Recently I attended a presentation about IBM's cloud computing approaches by IBM Fellow Stefan Pappe. Cloud computing is a big topic in IT nowadays - no doubt about that - but how much impact does it have on SAN troubleshooting? Will the way hardware support is performed change in the cloud? Based on your understanding of the term cloud you might eighter say yes or no. In a cloud the IT is just a commodity like water or electrical power. You just use it. You most likely don't want to know how it works as long as its availability is guaranteed. If a component of a server breaks, the whole construct relies on redundancy. Either within the server (multiple paths etc) or within a pool of servers where the VMs residing on this particular piece of metal are concurrently moved to other servers. This frees up the broken one for maintenance later on.

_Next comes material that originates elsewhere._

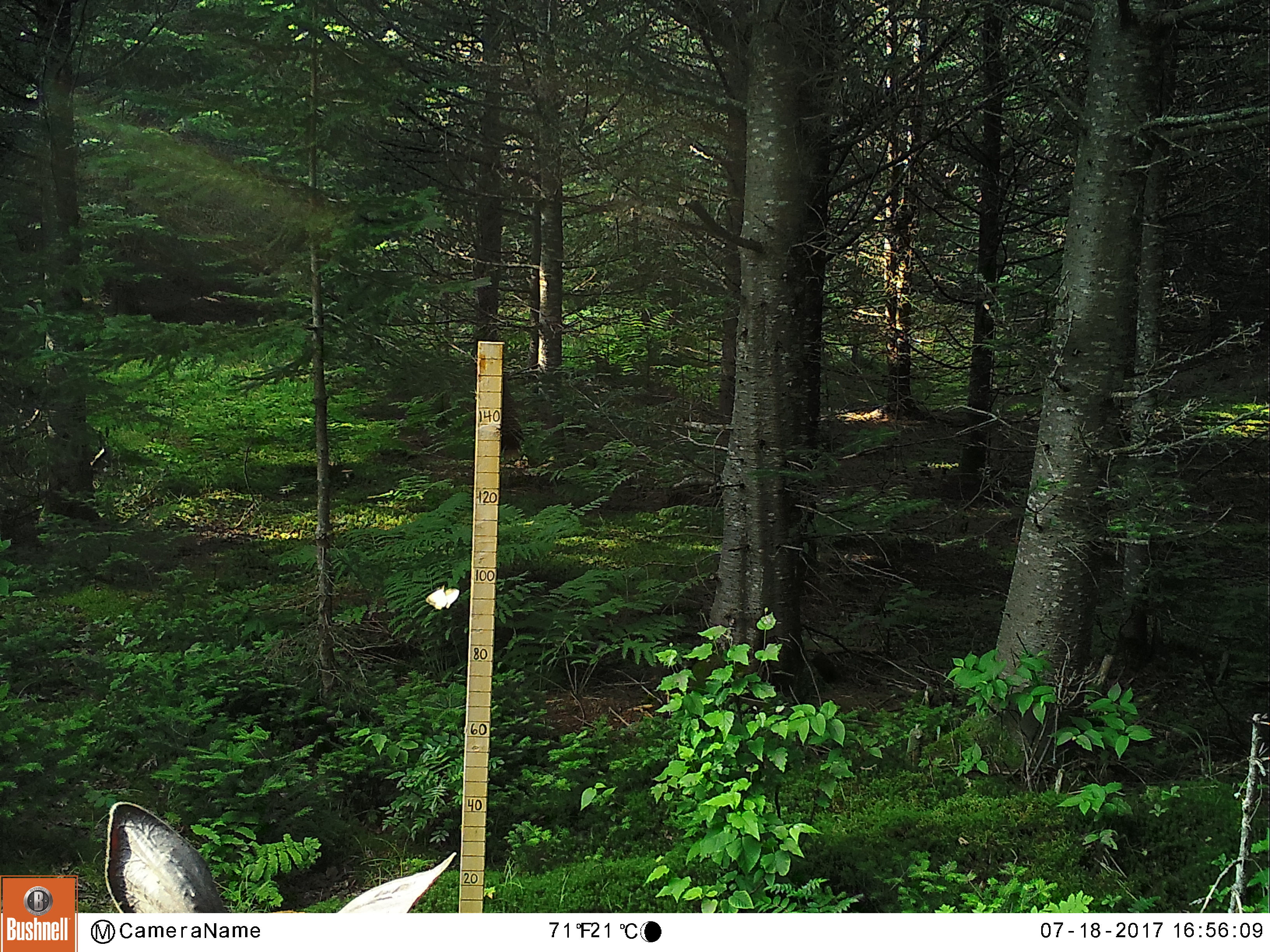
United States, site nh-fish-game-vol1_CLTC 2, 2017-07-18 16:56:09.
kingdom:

For a SAN it's quite similar - we rely on internal redundancy (multiple power supplies, failover-able control processors and backlink modules) as well as external redundancy (second independent fabric, multiple paths, multiple ISLs), with an important exception: Some SAN-related problems have to be troubleshooted "on the open heart". Please don't understand me wrong. I don't mean that finding a good workaround isn't important - it surely is and in most scenarios it's a key element for business continuity. But if the symptoms can't be seen, it might be hard for the support member to do the problem determination.
So what now?
Most of these "workarounded" problems can still be troubleshooted if the SAN is well prepared. Especially part 2 of my How to be prepared blog post can help you with that topic. In addition Please gather a data collection from each and every component in the SAN that is related to the problem before you implement any workaround! For the SAN switches that means, if you have performance problems for example, please gather a data collection of all SAN switches.
For other problems it might be necessary to actually test the repaired component / modified configuration / improvement in the code in the productive environment to know if it really helped. Of course all the possibles tests that can be done "offline" should be done first. For example before bringing a formely toggling ISL back to life, it's better to use the built-in port test capabilities of the switches with loopback-plugs.
And as another exception compared with server redundancy: A SAN troubleshooting should not be postponed to gather "workarounded" problems for a certain time and solve them later all at once.
- In most cases redundancy in the SAN means you have two things of a kind. Not five or eight or hundreds. So if the core of fabric A fails, it has to be repaired as soon as possible, because the failure of the core in fabric B will lead to the full outage.
- Different concurrent SAN problems can overlay and create much bigger problems or at least ambiguous symptoms that are much harder to troubleshoot. "Double errors" or "triple errors" are among the worst things to troubleshoot.
- SAN environments are complex structures with lots of hardware and software. There are many things that could lead to the situation that redundancy cannot be utilized properly such as bugs in multipath drivers, wrong configurations or underestimation of the workload on the redundant paths and components during a problem situation.
So if it can be done now, do it now!
Beside of that there are special requirements of the cloud such as the ability for multi-tenancy on the SAN components. Cisco have their VSANs for a long time now, but when it comes to IVR (Inter VSAN Routing) sometimes I see very strange configurations out there based on a wrong understanding of the concept. The first attempt of Brocade in that direction were the "Administrative Domains" which came with some very concerning flaws in my opinion. With the v6.2x code stream this concept was virtually replaced by the "Virtual Fabrics" concept. With "base switches", "XISLs" & co, many new possibilities for mis-configurations appeared. Much new stuff to learn for customers, admins, architects and of course support members.
To sum up, I can say that if SAN troubleshooting was done properly before, there won't be much change here. But the cloud boosts the expectations of the users regarding their SAN even more to: It should just work! No downtime of the application ever! Our primary goal is to deal with upcoming problems in a way that prevents any impact on the applications.
Because in the future zero downtime will be no highend enterprise feature anymore but a commodity.